What's all this about shooting animals in pins?  They must be pretty small exotics!


----------



## GeauxLSU (Feb 27, 2005)

Get yourself a "Ted" hunting watch.  From his site.....  http://www.tednugentsspiritwildmall.com/product.jsp?productId=304253      $$$$$$   
Hunt/fish safely,
Phil


----------



## matthewsman (Feb 27, 2005)

*It seems to me no one left?*



			
				ncman said:
			
		

> Are any of you guys gonna leave again b/c we don't all agree on something?



The ones you are baiting are all back here now,were here before you came,and barring death,will be here when you leave....Don't feel free to antagonize or bait other people on here.......

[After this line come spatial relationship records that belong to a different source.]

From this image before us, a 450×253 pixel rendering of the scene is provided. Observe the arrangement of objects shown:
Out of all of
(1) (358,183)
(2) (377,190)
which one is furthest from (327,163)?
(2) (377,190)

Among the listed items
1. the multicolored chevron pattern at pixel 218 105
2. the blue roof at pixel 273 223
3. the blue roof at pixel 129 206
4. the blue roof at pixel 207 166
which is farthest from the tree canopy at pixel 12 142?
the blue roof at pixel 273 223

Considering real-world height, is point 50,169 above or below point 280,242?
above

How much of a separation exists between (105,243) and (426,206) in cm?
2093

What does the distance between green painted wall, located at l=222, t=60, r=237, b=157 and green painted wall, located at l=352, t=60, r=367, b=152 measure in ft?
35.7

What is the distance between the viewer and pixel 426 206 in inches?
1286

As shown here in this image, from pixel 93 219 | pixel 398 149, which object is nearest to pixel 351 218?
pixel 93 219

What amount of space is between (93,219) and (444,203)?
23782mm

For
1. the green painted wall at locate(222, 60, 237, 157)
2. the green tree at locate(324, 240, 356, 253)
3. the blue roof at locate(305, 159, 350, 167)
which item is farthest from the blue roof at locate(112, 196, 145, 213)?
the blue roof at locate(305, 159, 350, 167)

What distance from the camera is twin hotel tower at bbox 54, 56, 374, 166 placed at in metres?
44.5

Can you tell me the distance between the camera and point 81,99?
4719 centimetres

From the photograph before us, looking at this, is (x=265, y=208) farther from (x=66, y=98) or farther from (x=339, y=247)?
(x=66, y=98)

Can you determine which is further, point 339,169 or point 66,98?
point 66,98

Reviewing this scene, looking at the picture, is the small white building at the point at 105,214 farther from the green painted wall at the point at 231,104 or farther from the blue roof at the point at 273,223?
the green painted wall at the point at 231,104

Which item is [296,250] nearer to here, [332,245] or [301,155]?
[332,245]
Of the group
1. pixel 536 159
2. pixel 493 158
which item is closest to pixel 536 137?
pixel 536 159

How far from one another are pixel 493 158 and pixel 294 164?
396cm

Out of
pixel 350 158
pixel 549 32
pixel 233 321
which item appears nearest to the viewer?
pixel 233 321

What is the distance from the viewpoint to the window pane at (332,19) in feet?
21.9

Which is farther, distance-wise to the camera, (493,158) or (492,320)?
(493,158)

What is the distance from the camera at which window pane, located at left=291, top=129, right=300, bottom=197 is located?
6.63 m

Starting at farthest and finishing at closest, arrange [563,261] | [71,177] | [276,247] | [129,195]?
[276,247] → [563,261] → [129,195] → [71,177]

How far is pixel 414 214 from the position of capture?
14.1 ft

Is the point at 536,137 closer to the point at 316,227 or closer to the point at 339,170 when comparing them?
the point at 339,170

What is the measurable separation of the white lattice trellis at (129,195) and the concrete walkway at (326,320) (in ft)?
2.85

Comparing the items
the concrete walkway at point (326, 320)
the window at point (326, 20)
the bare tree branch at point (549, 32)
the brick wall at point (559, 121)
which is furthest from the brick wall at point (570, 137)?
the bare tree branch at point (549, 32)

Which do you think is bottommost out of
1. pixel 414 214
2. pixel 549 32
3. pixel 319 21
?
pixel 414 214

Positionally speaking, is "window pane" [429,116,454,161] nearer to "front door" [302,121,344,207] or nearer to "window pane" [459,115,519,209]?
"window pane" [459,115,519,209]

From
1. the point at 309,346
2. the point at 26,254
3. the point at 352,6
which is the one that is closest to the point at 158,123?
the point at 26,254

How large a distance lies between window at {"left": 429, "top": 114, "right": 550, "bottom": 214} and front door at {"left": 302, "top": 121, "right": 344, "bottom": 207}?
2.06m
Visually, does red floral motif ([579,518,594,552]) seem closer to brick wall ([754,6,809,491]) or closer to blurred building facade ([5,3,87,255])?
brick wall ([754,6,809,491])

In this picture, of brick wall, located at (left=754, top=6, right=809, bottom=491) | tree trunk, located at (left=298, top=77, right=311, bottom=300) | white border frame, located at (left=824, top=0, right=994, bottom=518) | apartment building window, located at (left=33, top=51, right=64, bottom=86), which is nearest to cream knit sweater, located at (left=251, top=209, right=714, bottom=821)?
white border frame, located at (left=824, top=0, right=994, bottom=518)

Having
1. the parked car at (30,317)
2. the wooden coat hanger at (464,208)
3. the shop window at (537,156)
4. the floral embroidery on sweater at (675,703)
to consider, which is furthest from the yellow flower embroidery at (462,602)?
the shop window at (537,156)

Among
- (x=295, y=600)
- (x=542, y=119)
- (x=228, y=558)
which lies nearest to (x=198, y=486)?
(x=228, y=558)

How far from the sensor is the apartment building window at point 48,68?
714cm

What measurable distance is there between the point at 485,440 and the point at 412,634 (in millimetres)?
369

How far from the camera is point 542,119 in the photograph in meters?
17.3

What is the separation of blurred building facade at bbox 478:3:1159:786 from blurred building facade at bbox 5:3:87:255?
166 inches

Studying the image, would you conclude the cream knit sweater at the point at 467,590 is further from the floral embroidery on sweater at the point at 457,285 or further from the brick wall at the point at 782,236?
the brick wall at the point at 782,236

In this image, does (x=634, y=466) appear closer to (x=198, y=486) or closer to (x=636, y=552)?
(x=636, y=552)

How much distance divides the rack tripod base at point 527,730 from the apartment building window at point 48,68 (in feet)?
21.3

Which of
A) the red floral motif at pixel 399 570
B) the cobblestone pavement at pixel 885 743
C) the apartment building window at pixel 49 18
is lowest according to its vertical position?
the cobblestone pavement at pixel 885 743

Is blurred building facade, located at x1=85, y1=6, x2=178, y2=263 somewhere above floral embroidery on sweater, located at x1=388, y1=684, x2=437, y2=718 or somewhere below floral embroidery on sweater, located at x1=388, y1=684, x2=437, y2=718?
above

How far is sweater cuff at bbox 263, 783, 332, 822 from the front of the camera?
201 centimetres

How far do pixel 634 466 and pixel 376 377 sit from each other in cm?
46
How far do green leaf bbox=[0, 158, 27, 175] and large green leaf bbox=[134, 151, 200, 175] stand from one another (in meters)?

The problem with some people that aren't scared to "tell it like it is"or say "whatever's on their mind",is they usually don't have too  much on the ball......I'm refering to Ted here,not NCMan.......How manytimes have you listened to a onesided conversation of someone who didn't know what was going on,being a self-proclaimed expert on something?That's what Ted does.Do not confuse his gushing monologues full of catch phrases and Tedisms with the conservation minded way of life.....I haven't seen a show yet where he demonstrated any skill other than depositing his self inflated ego enlarged poterior in a tree near some sort of bait...If he only hunted in fences sometimes, or hunted over bait sometimes,I could understand some of our members enamoration of the Teditor.Instead,I cannnot think of one filmed hunt in which he did not shoot some semi-tamed,recently let out of a truck,non-native animal.The reason you get the incredibly long,loud guitar solos is to cover the rattlin'sound his corn-fed animals make on their death runs......Long live the beast?Long live the feral, transplanted ,beefalo is more accurate.....Those of you who think Ted is a sportsman probably think wrasslin is a sport and Gordon Soley is the curator.Teds "hunting" resembles hunting,the same way canned biscuits resemble your Grannys.....There is no comparison,and if Ted the Pied Piper and his blithering fans continue thinking they speak for us,our future surly includes a watered down,unsatisfying lump of dough being passed off as a full meal..... 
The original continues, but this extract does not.